The door opened again, and J-Hope stepped in. His expression was as cold as ever, but there was a hint of impatience in his eyes.

"It's time," he said, tossing a phone onto the small table in the center of the room.

I stared at it, my heart sinking. "Time for what?"

He sighed, clearly annoyed by my questioning. "Call JK. Tell him to stop looking for you. Tell him you don't want to be with him anymore."

The weight of his words crashed down on me. I didn't want to say those things, didn't want to lie to JK. But I knew I had to play along if I wanted to find a way out of this.

"I don't want to do this," I whispered, my voice trembling.

J-Hope's eyes narrowed. "You don't have a choice, Y/N. Do it, or things will get a lot worse for you."

Taking a deep breath, I picked up the phone and dialed JK's number. It was from an unknown number, which I hoped would add to his confusion and alert him to the fact that something was wrong. As it rang, I felt a lump form in my throat. How could I make him understand without giving myself away?

When he answered, his voice was filled with a mix of relief and worry. "Hello? Who is this?"

"JK," I began, my voice trembling slightly. "It's me, Y/N."

"Y/N? Where are you? Are you okay?" His tone shifted to one of urgent concern, recognizing my voice immediately.

I swallowed hard, forcing myself to speak the words J-Hope demanded. "JK, don't look for me. I don't want to be with you anymore."

There was a pause, and I could almost hear his heart breaking on the other end. "What are you talking about? This isn't like you. What's going on?"

Before I could say anything more, J-Hope snatched the phone from my hand, his eyes cold and calculating. He ended the call abruptly, leaving me to grapple with the turmoil of emotions raging inside me.

I stared at the closed door, my heart aching with the weight of the lie I'd just been forced to tell. I could only hope that JK would understand, that he would see through the facade. Our bond was strong, and I believed he would feel the truth behind my words.

I sat on the cold floor, my mind racing with a million questions. "How did I get into this mess? How do I get out of here?" The room felt smaller with every passing minute, the walls closing in on me.

I couldn't shake the feeling of dread that had settled in my chest. It was all too clear now: this was a trap, meticulously planned to lure me in. And I had walked right into it, blinded by my concern for JK. I had to find a way out, to let him know the truth.

I glanced around the room again, looking for anything that could help me escape.

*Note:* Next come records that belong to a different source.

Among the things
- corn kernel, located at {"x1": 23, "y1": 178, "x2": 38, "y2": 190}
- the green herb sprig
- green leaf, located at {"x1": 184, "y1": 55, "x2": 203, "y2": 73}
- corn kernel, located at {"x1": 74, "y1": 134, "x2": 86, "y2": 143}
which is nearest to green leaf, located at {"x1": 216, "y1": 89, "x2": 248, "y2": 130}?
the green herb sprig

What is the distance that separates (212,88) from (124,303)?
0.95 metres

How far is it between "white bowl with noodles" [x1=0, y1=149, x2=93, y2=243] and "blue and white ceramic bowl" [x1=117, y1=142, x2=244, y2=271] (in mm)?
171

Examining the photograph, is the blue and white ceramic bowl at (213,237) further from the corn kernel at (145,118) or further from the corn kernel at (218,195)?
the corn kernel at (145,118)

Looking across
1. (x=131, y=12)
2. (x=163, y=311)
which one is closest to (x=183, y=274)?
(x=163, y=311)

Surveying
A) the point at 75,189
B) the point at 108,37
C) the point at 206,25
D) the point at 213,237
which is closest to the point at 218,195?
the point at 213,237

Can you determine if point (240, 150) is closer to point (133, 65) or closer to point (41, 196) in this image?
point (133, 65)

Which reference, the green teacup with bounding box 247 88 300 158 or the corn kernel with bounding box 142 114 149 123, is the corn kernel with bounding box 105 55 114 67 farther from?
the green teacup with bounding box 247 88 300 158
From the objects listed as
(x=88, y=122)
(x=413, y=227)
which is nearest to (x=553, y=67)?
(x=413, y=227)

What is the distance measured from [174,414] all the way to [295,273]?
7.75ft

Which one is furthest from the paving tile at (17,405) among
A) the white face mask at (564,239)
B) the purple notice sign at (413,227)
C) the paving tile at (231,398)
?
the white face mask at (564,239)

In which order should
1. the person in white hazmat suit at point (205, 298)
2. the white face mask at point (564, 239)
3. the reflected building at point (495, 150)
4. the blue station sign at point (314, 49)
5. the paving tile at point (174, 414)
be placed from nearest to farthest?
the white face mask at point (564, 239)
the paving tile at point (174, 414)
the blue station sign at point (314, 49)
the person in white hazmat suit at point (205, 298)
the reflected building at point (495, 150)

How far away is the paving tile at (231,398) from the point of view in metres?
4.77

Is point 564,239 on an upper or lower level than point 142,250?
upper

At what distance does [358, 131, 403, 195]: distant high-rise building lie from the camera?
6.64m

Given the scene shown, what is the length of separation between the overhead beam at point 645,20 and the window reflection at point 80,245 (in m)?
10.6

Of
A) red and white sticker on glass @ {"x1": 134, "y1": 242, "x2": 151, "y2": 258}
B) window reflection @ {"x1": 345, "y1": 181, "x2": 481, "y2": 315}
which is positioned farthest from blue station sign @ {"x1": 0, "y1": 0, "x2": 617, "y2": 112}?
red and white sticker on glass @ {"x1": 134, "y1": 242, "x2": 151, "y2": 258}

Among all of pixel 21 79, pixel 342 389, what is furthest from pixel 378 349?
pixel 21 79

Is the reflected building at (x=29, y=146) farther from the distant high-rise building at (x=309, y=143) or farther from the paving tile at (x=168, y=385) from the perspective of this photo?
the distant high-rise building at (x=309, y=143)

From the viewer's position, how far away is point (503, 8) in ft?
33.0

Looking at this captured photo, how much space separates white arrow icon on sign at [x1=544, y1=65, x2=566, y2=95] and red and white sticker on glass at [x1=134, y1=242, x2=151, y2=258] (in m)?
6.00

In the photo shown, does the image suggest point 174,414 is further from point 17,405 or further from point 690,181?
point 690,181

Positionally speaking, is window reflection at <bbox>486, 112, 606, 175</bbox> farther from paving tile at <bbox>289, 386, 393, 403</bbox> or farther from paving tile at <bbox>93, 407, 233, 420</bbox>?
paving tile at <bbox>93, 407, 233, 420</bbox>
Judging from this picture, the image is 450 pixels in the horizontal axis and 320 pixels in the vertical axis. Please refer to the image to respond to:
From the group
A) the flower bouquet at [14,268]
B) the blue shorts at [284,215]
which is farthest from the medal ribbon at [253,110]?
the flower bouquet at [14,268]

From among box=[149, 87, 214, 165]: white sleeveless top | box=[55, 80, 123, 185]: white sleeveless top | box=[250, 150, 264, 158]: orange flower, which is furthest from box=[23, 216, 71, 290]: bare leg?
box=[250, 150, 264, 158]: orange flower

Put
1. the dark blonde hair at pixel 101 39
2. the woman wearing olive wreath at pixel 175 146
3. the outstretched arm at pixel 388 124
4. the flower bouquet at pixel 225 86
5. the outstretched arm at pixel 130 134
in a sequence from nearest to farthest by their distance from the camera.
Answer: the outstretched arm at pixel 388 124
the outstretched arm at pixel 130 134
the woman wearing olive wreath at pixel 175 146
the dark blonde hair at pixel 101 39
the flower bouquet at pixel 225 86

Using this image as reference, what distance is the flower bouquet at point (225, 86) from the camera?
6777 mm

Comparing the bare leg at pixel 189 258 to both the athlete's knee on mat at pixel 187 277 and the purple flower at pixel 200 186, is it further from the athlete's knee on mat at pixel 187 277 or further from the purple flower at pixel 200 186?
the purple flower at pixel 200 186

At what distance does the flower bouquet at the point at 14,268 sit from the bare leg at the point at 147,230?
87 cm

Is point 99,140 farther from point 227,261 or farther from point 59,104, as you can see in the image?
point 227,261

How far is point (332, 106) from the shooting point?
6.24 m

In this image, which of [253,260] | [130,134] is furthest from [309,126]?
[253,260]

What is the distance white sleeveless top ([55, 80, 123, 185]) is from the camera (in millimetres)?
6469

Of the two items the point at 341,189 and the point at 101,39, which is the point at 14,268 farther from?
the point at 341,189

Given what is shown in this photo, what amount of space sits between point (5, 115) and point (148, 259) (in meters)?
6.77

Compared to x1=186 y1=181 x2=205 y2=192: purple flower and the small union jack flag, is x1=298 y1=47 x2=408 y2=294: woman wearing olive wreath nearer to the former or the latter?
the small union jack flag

My thoughts were interrupted by the weight of the situation. I had no idea where I was or who else might be involved in this. J-Hope's betrayal stung the most, a harsh reminder that trust could be easily shattered.

"Think, Y/N," I whispered to myself. "There has to be a way."

I walked to the window and peered outside, trying to gauge where I was. The landscape was unfamiliar, a mix of dense woods and an empty gravel lot. Not a single soul in sight. I turned back to the room, my eyes scanning every corner for something, anything, that could be used to my advantage.

My thoughts drifted to JK. I hoped he had picked up on the desperation in my voice during the call. He had to know I wouldn't say those things willingly. I closed my eyes, focusing on the bond we shared, praying it would guide him to me.

"Stay strong, JK," I murmured. "We'll get through this."

Determined not to give up, I started testing the door and the window, looking for weak spots. My hands trembled slightly, but I forced myself to keep going. There had to be a way out, a way to outsmart J-Hope and whoever else was behind this.

As I worked, I couldn't help but replay the events that had led me here. The mysterious call, the hurried drive to the supposed hospital, the eerie figure in the shadows. It all seemed like a blur, but one thing was clear: someone had gone to great lengths to separate me from JK.

I had to hold on to the hope that he would find me, that he wouldn't give up and I believed in him.

But for now, I had to rely on myself. I had to stay sharp and vigilant. Every second counted, and I couldn't afford to let fear paralyze me. I continued my search for a way out, refusing to let despair take over.

I would find a way back to JK. I had to.